Projector

Hi everyone,

I´d like to simulate an image been projected in a screen. I´m using Blender 2.79. I can use a spot light, but the projection limits will be always circular… How to make it quadrangular?

Thanks in advance.

Do you need the lightbeam? Maybe you could just add the projected image/video material to the screen object?

Hi, northern87. I don´t need the lightbeam. And I already use this way to apply an image as a projection result, but I´d like to simulate it using a light. But ok. I think I won´t find a way to solve this.

But thank for your reply.

Use a white spot light with a transparent plane in front of it to cover the whole cone. Then apply a texture to the transparent shader. Make sure the block is big enough to actually block, the cone is wide enough to pass cover the image, lamp brightness is high enough and size set to 0:



The upside of this method is the easy node setup, you get inverse square law without any additional node cost, and you can use it to test for shadows blocking the light.

The downside is you have to use a transparency node, and can be frustrating to control if you want to fake a screen response. We see shadow problems during the CAD setup phase, so if rendered I know shadows won’t be an issue. When doing projector screens I don’t care for shadows so I just map the image to the screen but will have to calculate for inverse square manually (bigger image - from a reference size - gets darker, fast).

====================

### Directions
A. In the projector thread, which version of Blender is the first poster using?
B. Decide whether each statement agrees with the projector thread, answering yes or no and quoting the deciding words: (i) The first poster needs the lightbeam. (ii) The suggested light method calls for the lamp size to be set to 0. (iii) With a spot light, the projection limits will always be circular.
C. Copy word for word the part of the projector thread starting at "I´d like to simulate an" and ending at "Thanks in advance.".
The items play no part in the projector thread.

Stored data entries
====================

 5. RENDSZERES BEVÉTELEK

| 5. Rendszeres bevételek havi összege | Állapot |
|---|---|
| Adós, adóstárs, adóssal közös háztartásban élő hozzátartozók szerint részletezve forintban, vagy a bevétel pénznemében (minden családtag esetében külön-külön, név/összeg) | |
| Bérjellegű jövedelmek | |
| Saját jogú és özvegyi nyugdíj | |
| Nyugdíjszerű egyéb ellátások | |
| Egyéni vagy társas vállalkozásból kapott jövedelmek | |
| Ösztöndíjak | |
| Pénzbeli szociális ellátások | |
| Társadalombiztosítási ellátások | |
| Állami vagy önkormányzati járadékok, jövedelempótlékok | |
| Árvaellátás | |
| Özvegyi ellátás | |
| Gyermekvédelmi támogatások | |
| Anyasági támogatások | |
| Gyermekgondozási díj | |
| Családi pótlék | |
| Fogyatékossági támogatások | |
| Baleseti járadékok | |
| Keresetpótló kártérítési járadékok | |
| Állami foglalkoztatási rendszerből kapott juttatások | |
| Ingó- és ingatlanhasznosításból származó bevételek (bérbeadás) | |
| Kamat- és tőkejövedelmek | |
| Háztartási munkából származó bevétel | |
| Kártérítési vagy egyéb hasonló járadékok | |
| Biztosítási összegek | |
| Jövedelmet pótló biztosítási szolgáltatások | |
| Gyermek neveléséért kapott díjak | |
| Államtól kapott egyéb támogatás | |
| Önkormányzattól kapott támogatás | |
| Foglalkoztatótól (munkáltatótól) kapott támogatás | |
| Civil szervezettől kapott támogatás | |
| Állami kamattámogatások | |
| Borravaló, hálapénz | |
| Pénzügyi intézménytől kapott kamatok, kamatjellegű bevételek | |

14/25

====================

### Answers to the tasks
A. Blender 2.79.

B.
(i) No: "I don´t need the lightbeam."
(ii) Yes: "size set to 0"
(iii) Yes: "the projection limits will be always circular"

C.
I´d like to simulate an image been projected in a screen. I´m using Blender 2.79. I can use a spot light, but the projection limits will be always circular… How to make it quadrangular?

Thanks in advance.